SAN FRANCISCO, Calif. (KRON) – Fatal drug overdoses are expected to break records in San Francisco this year with the powerful opioid fentanyl continuing to push the death toll higher.
KRON4’s Maureen Kelly takes a closer look at the life saving drug Narcan.
Which is a key component in the city’s strategy to make this drug epidemic less deadly.
Bill Buehlman is using his colleague at Healthright 360 to give a refresher course on how to administer Narcan or Naloxone, which can reverse the effects of an opioid overdose.
Maureen had a firsthand experience giving doses of the life-saving drug on Monday morning to a young man who had been non-responsive.
If trying to roust the potential overdose victim verbally, and then with a sternum rub fails, Buelhman then sticks the narcan dispenser up the nostril.
The Narcan comes in a two-dose box, and it’s recommended to wait 2-3 minutes before giving the second round if needed.
But Buehlman says with the powerful opioid fentanyl, sometimes even just two sprays wont’ cut it.
“Because there aren’t ill effects from mistakenly administering Naloxone, it makes it very easy and safe to administer,” said Dr. Hillary Kunins
Last year the Department of Public Health, through community partners and other city agencies including the fire department, gave out more than 60,000 doses and expects to give out even more this year.
“Our goal is to put this effective tool into the hands of people who could respond, who are often people themselves who use drugs, who themselves may be at risk for overdose.
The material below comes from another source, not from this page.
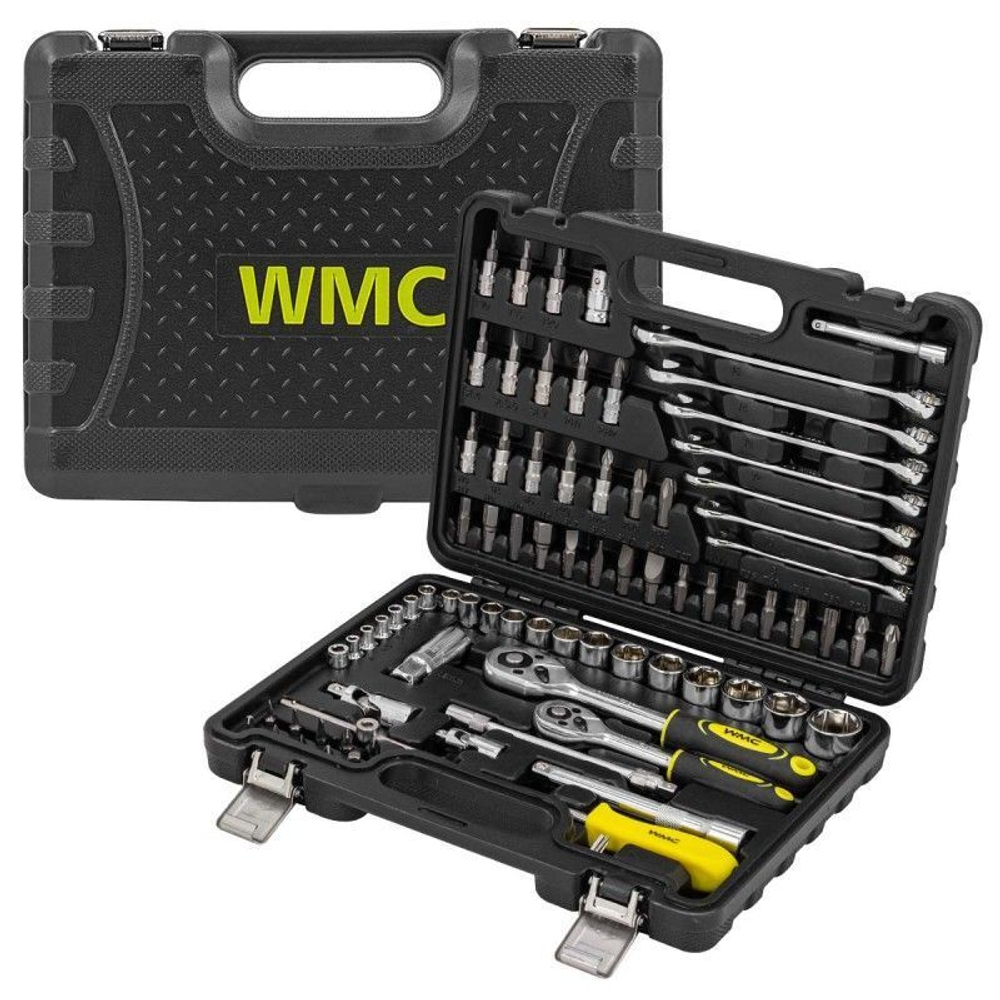 Набор инструментов 82 пр. WMC TOOLS WMC-4821-5DS-м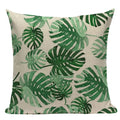 Axyaa Tropical Leaves Pillowcases - Rainforest Style Plant Cushion Covers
This is a tool to help people take care of each other,” Dr. Hillary Kunins said.
Buehlman himself has been on the receiving end of Narcan approximately seven times, before going into treatment in 1999 and turning his life around.
Since then he says he’s lost track of how many times he’s performed the life saving act over the last twenty years in his work in harm reduction.
“Every single person who’s using fentanyl is somebody’s wife, husband, daughter, sister, brother, and every life is worth saving,” Buehlman said.
Because as he points out dead people don’t get a chance to change.